All CAH need lifelong hydrocortisone replacement +/- fludrocortisone if salt wasting

Specific management depending on presence of Y material in gonad and chosen gender

46 XY undervirilised OR Sex chromosome

If female:

CAIS - post pubertal gonadectomy

PAIS - peripubertal gonadectomy

Sex chromosome (including 45X+Y) Gonadectomy early if high risk, can wait if low risk

If male:

Orchidopexy + biopsy 1 side pre-pubertal and bilateral post pubertal

If malignancy - gonadectomy or irradiation

In all cases consider cryopreservation

If unclear gender identity or if unsure presence of Y chromosome material - bilateral biopsy + MDT

46XX virilised - No need for gonadectomy - will have mullerian structures

Persistent Mullerian duct syndrome

Take to MDT

Leave mullerian structures alone unless symptomatic/complications - risk of damage to adherent vas

Orchidopexy

No fertility if Y chromosome

If severe hypospadias bilateral palpable gonads - do FISH + Karyotype but likely Hypospadias

If unilateral palpable gonads - treat as DSD

Diagnostic paradigm is whether 46XY DSD is present

Treatment paradigm is if raised as male - how to manage hypospadias + gonads

References

Hughes IA, Houk C, Ahmed SF, Lee PA; LWPES Consensus Group; ESPE Consensus Group. Consensus statement on management of intersex disorders. Arch Dis Child. 2006 Jul;91(7):554-63. doi: 10.1136/adc.2006.098319. Epub 2006 Apr 19. PMID: 16624884; PMCID: PMC2082839.

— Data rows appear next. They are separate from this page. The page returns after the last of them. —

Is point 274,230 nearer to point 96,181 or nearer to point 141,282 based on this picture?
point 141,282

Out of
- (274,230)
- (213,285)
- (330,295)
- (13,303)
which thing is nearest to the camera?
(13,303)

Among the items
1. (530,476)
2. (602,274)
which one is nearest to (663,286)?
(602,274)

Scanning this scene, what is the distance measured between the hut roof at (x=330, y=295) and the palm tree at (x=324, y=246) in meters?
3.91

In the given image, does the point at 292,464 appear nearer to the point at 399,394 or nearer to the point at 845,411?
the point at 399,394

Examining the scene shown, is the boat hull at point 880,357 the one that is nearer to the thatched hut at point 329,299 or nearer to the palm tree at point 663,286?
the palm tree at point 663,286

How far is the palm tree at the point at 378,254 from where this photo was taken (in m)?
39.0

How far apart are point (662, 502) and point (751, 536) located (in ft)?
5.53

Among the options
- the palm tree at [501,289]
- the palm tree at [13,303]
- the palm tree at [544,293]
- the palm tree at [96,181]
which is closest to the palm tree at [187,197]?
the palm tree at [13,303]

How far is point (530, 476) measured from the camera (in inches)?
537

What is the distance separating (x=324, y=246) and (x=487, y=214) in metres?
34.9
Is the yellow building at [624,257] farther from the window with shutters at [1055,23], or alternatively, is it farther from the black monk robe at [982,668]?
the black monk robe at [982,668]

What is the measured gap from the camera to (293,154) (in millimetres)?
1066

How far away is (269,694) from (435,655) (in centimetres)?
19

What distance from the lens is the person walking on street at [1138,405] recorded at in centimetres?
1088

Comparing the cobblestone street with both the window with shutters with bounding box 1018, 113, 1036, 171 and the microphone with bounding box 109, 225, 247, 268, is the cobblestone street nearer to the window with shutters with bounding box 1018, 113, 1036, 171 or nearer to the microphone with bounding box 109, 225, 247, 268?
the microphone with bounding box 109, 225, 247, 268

Essentials of Pediatric Urology, 3rd edition, 2022, Chapter 20 Disorders of Sex Development

van der Zwan YG, Biermann K, Wolffenbuttel KP, Cools M, Looijenga LH. Gonadal maldevelopment as risk factor for germ cell cancer: towards a clinical decision model. Eur Urol. 2015 Apr;67(4):692-701. doi: 10.1016/j.eururo.2014.07.011. Epub 2014 Sep 18. PMID: 25240975.